=== Dataset records ===
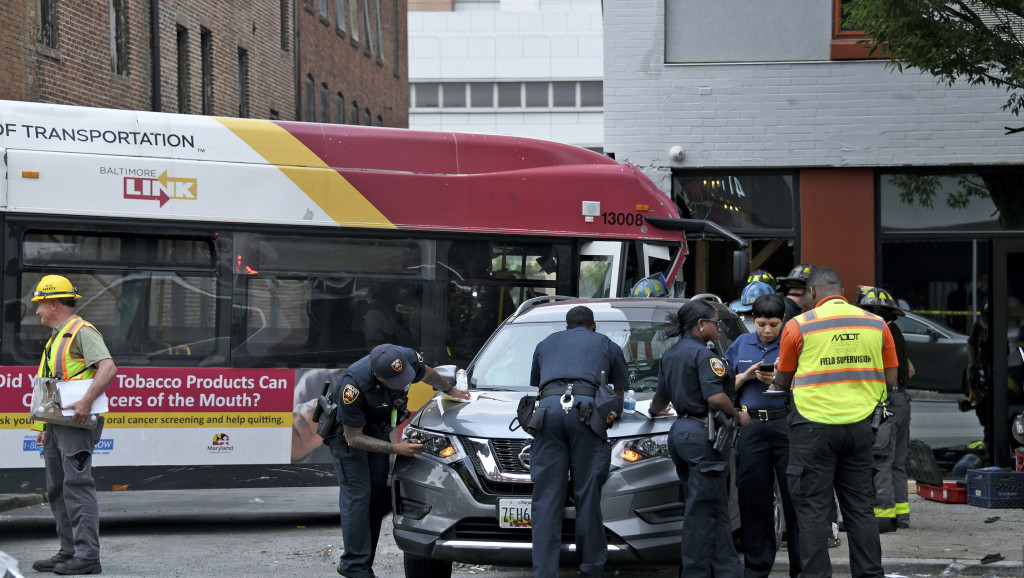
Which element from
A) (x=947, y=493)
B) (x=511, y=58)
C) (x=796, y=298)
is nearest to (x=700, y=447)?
(x=796, y=298)

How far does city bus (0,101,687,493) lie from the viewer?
9.23 metres

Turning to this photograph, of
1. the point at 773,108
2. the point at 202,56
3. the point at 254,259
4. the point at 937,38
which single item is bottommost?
the point at 254,259

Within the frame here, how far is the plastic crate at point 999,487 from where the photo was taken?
33.6 feet

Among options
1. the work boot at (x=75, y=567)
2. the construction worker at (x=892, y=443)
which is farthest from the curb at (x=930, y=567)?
the work boot at (x=75, y=567)

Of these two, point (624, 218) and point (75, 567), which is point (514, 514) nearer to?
point (75, 567)

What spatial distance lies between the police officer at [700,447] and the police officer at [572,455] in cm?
37

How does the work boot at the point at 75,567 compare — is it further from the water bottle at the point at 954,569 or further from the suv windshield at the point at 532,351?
the water bottle at the point at 954,569

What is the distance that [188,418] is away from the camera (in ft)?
30.8

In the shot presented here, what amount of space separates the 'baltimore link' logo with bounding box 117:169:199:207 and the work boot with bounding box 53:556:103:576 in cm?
303

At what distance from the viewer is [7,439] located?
29.8 feet

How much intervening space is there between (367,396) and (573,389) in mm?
1215

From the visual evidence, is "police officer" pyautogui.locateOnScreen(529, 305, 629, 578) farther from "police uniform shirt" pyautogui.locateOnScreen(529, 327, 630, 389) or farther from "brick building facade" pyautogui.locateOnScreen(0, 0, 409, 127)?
"brick building facade" pyautogui.locateOnScreen(0, 0, 409, 127)

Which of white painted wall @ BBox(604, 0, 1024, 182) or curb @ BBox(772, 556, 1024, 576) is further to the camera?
white painted wall @ BBox(604, 0, 1024, 182)

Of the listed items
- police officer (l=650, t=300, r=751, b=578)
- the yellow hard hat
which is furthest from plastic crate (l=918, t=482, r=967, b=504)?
the yellow hard hat
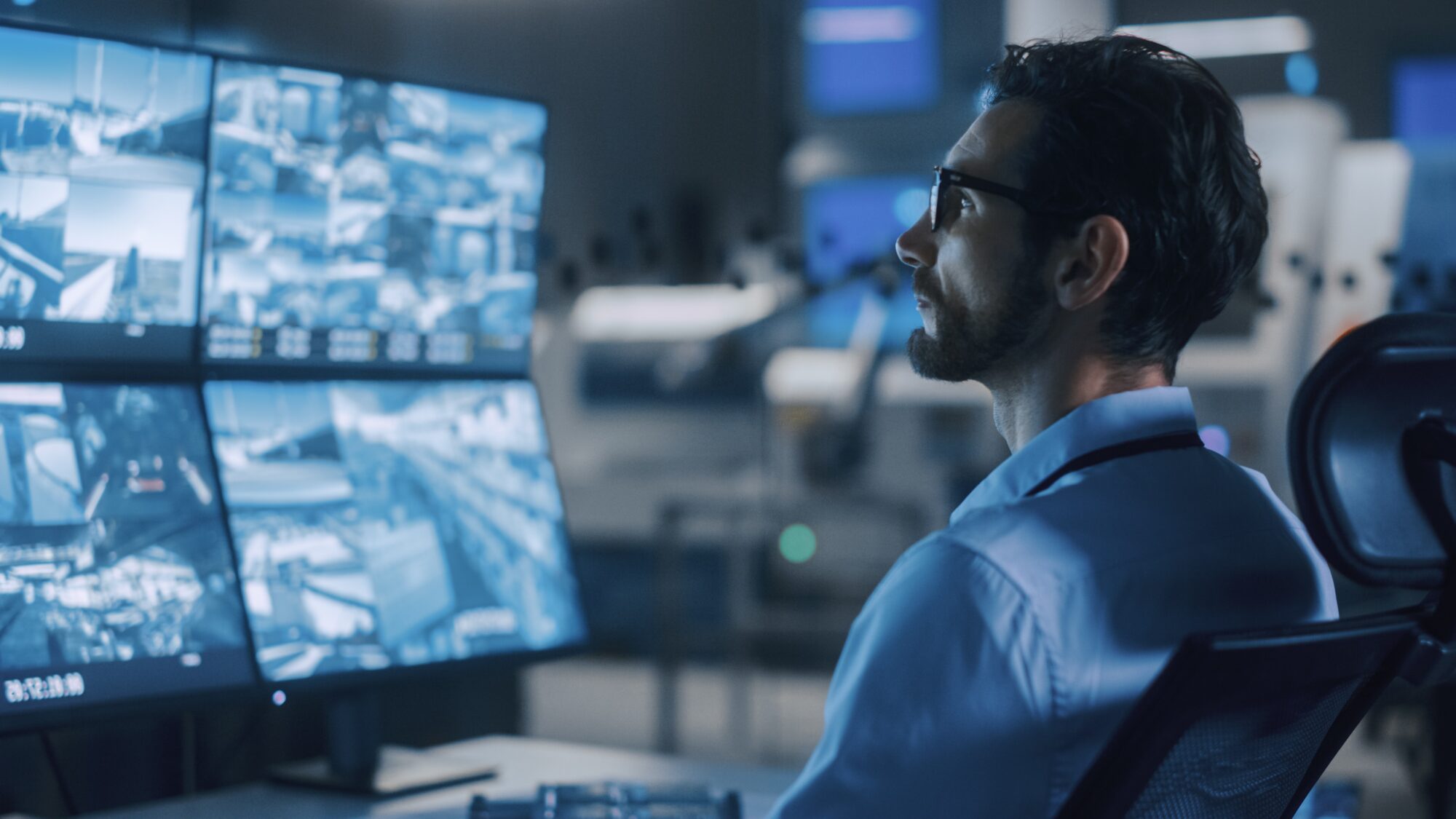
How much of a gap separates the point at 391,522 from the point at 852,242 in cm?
201

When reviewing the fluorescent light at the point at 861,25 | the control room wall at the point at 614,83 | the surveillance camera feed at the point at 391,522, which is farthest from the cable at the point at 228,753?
the fluorescent light at the point at 861,25

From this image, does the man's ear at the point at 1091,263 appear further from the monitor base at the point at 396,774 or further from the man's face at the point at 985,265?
the monitor base at the point at 396,774

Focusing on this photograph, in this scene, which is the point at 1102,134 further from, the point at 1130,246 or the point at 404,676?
the point at 404,676

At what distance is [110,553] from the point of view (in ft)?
4.57

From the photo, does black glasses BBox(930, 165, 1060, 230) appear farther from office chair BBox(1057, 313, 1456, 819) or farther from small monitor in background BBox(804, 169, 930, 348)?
small monitor in background BBox(804, 169, 930, 348)

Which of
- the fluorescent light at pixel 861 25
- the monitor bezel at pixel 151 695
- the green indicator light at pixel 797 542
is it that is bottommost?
the green indicator light at pixel 797 542

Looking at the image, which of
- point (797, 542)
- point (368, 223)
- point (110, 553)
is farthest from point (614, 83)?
point (110, 553)

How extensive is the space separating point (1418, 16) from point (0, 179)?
287 cm

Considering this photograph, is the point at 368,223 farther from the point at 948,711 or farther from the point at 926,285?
the point at 948,711

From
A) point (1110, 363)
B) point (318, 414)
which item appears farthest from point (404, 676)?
point (1110, 363)

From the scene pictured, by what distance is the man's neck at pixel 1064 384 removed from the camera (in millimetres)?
1126

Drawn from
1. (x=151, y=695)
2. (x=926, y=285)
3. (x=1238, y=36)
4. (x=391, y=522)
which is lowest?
(x=151, y=695)

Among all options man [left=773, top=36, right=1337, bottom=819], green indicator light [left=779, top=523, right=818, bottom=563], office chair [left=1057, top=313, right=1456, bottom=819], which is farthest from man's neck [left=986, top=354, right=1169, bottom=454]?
green indicator light [left=779, top=523, right=818, bottom=563]

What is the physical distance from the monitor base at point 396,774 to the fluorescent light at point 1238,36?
90.4 inches
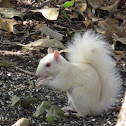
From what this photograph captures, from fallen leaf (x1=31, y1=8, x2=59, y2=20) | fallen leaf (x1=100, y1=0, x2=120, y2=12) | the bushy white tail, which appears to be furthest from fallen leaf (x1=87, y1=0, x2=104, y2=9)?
the bushy white tail

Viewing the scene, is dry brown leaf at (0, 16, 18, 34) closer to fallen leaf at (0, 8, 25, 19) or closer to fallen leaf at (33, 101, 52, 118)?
fallen leaf at (0, 8, 25, 19)

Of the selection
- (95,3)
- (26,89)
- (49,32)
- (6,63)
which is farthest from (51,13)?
(26,89)

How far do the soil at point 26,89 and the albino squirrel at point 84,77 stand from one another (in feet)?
0.40

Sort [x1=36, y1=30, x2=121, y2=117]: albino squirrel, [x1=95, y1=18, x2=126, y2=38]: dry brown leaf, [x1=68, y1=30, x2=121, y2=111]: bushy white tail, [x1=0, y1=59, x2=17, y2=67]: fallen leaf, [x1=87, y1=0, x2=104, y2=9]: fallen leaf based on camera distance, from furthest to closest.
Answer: [x1=87, y1=0, x2=104, y2=9]: fallen leaf, [x1=95, y1=18, x2=126, y2=38]: dry brown leaf, [x1=0, y1=59, x2=17, y2=67]: fallen leaf, [x1=68, y1=30, x2=121, y2=111]: bushy white tail, [x1=36, y1=30, x2=121, y2=117]: albino squirrel

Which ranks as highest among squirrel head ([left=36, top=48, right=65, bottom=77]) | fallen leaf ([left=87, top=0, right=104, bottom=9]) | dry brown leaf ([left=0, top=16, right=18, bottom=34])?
fallen leaf ([left=87, top=0, right=104, bottom=9])

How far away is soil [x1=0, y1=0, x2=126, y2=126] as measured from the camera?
258 centimetres

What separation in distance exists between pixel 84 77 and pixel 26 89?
0.71 meters

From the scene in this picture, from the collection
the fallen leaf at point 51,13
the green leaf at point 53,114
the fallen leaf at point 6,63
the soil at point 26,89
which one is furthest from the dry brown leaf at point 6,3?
the green leaf at point 53,114

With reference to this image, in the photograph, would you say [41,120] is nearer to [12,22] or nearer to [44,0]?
[12,22]

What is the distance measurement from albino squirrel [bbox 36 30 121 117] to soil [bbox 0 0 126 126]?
0.40 ft

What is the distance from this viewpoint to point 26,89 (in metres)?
3.09

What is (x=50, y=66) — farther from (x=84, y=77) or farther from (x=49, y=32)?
(x=49, y=32)

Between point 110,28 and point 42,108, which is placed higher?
point 110,28

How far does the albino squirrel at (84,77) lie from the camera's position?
8.77 feet
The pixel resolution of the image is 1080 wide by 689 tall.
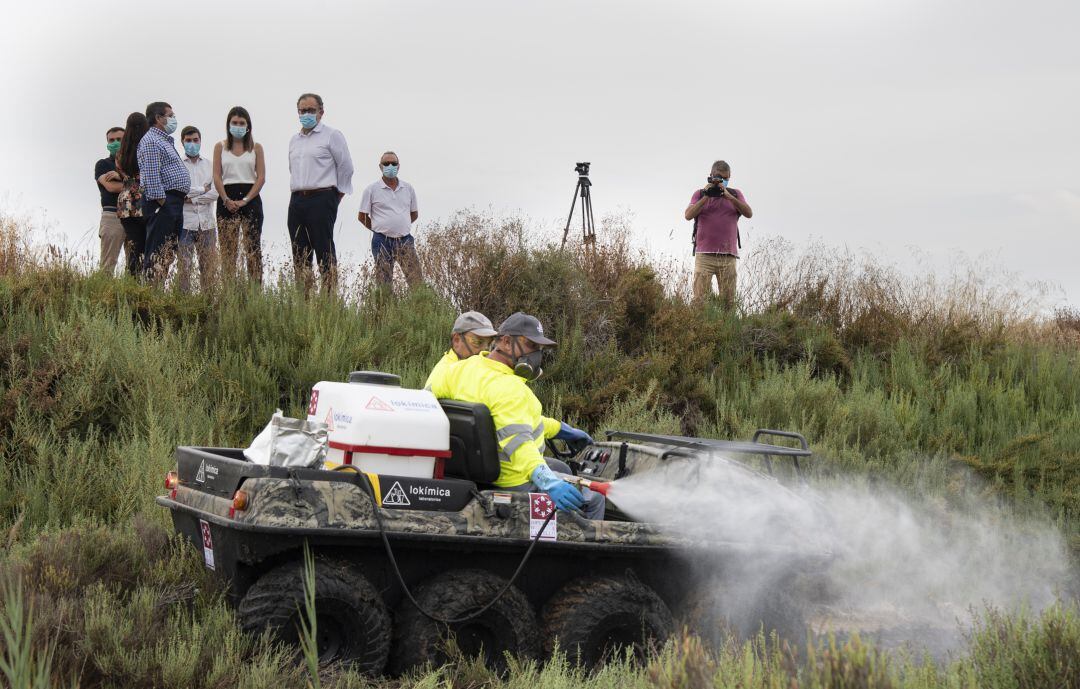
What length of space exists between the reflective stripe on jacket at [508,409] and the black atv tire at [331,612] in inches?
41.9

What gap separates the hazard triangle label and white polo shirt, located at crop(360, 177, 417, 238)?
774 cm

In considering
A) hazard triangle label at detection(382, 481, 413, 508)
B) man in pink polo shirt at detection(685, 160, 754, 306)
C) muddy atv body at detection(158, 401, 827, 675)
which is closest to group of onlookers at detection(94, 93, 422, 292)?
man in pink polo shirt at detection(685, 160, 754, 306)

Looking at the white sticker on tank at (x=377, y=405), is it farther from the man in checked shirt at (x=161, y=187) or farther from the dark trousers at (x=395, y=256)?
the dark trousers at (x=395, y=256)

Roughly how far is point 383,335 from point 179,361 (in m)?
2.21

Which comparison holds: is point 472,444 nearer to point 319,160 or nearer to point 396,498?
point 396,498

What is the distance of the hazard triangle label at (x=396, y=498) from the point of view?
18.4 ft

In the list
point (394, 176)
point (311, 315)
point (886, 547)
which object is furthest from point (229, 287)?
point (886, 547)

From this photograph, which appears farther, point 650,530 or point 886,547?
point 886,547

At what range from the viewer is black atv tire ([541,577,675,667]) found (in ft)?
19.3

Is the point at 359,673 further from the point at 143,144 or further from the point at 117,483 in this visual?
the point at 143,144

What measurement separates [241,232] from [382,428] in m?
7.00

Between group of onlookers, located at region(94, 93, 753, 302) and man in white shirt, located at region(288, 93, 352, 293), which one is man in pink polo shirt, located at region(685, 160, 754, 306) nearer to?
group of onlookers, located at region(94, 93, 753, 302)

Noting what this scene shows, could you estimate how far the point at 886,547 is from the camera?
314 inches

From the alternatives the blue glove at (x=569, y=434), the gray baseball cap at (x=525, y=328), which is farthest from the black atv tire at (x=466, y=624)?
the blue glove at (x=569, y=434)
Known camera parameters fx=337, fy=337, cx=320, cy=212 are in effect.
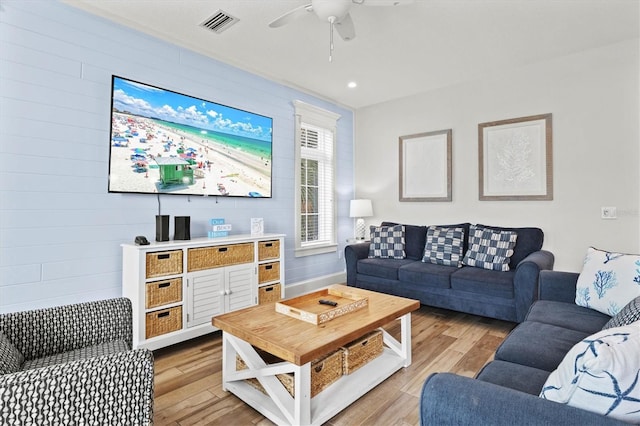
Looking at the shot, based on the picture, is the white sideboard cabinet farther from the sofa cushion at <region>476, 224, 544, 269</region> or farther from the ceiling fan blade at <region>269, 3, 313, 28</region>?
the sofa cushion at <region>476, 224, 544, 269</region>

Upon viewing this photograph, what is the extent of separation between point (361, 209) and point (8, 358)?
3979mm

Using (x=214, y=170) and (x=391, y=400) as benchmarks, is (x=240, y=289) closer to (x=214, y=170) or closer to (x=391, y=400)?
(x=214, y=170)

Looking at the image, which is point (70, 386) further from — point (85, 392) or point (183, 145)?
point (183, 145)

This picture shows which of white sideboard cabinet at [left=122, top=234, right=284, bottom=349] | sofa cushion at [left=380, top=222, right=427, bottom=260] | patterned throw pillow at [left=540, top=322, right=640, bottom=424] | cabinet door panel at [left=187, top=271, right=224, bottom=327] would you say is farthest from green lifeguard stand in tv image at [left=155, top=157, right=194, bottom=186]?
patterned throw pillow at [left=540, top=322, right=640, bottom=424]

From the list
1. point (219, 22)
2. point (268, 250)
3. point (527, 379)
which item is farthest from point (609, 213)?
point (219, 22)

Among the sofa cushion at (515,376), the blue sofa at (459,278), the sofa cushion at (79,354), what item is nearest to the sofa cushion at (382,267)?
the blue sofa at (459,278)

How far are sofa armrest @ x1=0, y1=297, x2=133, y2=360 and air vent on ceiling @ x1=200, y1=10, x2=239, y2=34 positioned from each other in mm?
2267

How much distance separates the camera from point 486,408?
36.0 inches

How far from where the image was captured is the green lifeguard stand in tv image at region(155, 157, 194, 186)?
302cm

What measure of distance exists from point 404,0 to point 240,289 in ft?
8.57

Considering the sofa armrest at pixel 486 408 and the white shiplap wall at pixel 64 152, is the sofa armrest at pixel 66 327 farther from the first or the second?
the sofa armrest at pixel 486 408

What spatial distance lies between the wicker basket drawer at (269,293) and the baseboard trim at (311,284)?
614 millimetres

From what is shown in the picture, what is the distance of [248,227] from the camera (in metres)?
3.73

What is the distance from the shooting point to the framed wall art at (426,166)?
14.2 ft
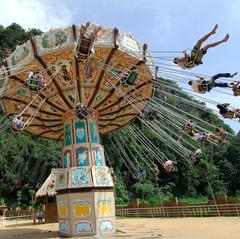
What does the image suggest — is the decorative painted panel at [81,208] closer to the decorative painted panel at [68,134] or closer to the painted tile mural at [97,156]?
the painted tile mural at [97,156]

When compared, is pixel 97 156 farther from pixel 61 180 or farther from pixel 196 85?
pixel 196 85

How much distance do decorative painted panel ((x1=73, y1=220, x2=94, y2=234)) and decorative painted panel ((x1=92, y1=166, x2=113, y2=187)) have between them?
1.48 m

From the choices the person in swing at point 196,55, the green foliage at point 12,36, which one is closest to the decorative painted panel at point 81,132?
the person in swing at point 196,55

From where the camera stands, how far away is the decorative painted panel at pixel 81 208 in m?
13.0

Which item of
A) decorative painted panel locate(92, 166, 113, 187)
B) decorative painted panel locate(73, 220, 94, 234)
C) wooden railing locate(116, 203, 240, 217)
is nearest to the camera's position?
decorative painted panel locate(73, 220, 94, 234)

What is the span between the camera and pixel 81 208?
43.0 feet

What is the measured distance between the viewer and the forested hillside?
4184cm

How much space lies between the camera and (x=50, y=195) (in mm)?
25609

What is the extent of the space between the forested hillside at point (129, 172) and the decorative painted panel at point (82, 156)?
22.8 m

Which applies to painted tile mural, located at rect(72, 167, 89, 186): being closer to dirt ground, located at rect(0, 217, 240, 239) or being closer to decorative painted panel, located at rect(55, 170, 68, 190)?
===
Aim:
Reproduce the items verbatim, from the line holding "How far from" through the line holding "614 millimetres", with both of those lines included.

Written response:
How far from where the image was captured is the green lifeguard stand in tv image at region(155, 157, 194, 186)?
302cm

What measure of distance exists from point 404,0 to point 240,289 in ft?
8.57

Considering the sofa armrest at pixel 486 408 and the white shiplap wall at pixel 64 152, is the sofa armrest at pixel 66 327 farther from the first or the second?
the sofa armrest at pixel 486 408

What spatial distance lies between the wicker basket drawer at (269,293) and the baseboard trim at (311,284)?
614 millimetres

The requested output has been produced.